- **Extract**:

You must be pretty smart.
Japanese candlestick charts are the most popular way to graph price action. By extension, candlestick patterns are commonly used as trading signals. They help you understand the story in the charts.
Let’s start with some definitions.
What Are Candlestick Patterns
Candlestick patterns are specific formations of candles on Japanese candlestick charts that traders use to find profitable trades. They are made up of one or more candlesticks with defined criteria and are often present at inflection points in the market.
They are predominantly used as signals of a potential reversal or continuation of trend. Most of them have both bullish and bearish variations. This makes them prime points of interest, especially for shorter-term traders.
There are quite a few different types of candlestick patterns worth learning about.
But don’t get ahead of yourself!
Without a firm grasp on how candlesticks work, candlestick patterns won’t make much sense. If you haven’t already read our breakdown on how Japanese candlesticks work, go read it now.
If you have, let’s dive in.
How Candlestick Patterns Work
Understanding candlestick patterns is the easy part.
Learning where they fit in the price action narrative and then how to make money with is where things get difficult.
Nonetheless, you have to start somewhere.

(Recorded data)

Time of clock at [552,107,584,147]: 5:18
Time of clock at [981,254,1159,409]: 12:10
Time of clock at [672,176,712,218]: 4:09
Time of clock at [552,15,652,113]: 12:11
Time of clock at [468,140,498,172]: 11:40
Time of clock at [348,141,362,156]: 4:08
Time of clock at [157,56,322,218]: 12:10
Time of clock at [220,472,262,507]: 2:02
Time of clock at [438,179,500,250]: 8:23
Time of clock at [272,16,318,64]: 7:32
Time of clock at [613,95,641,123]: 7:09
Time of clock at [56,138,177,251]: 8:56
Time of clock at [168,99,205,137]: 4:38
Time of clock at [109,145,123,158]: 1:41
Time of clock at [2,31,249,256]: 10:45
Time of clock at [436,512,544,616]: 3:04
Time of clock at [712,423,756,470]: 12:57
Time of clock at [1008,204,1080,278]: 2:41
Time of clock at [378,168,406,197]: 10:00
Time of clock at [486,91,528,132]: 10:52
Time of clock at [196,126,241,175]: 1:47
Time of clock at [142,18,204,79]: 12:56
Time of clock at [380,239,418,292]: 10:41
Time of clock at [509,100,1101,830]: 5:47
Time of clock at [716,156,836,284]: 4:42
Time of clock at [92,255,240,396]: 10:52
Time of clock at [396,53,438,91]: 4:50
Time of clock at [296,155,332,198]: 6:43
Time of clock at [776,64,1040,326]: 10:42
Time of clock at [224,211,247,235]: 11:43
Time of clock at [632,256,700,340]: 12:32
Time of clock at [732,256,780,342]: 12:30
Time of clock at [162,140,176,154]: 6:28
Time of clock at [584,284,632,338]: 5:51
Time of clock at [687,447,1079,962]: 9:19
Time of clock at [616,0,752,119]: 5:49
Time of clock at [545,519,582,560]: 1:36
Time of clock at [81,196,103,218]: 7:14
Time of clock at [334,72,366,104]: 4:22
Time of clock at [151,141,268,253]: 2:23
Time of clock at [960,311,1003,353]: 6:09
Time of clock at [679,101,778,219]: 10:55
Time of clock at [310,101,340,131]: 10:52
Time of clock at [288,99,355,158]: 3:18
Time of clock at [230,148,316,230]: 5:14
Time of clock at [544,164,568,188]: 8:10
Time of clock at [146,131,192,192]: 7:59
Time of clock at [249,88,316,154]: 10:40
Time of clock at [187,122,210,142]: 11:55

- **Exercise prompt**: Continue the text about candlestick patterns from its last sentence.

- **Answer for this exercise**:
The first thing you need to know about candlestick patterns is this:
Candlestick patterns require specific types of candlesticks in a specific order. Each of these candlesticks must fulfill certain criteria based on the individual pattern.
For example, the engulfing pattern must:
- Begin with a long candle moving with pre-existing trend
- End with a long candle that 1) opens with a gap in the direction of trend, 2) moves against trend, and 3) closes beyond the open of the first.
It can seem a little bit tedious at first, but looking through the various types of candlestick patterns can teach you a lot about price action. They help you construct a multi-period story that may define the next market phase.
Certain patterns are known for showing up regularly at inflection points in the market, like reversals and continuations. That’s why some traders use them as signals, though many of them have a low efficacy when used on their own.
Theoretically, you can label any combination of candlesticks as a pattern. In fact, you could conceivably find your own patterns that no one has labeled yet.
However, trading the “famous” ones gives you the added benefit of putting you on the side of the crowd. In other words, it increases the likelihood that others will detect the pattern and enter the same trade. This increases buying pressure or selling pressure on your side of the trade, ostensibly putting the odds in your favor.
So what are they made of?
Components of Candle Patterns
There are several components of a candlestick pattern.
Any given pattern will require its own criteria for the candlesticks contained within it.
These criteria define four main things.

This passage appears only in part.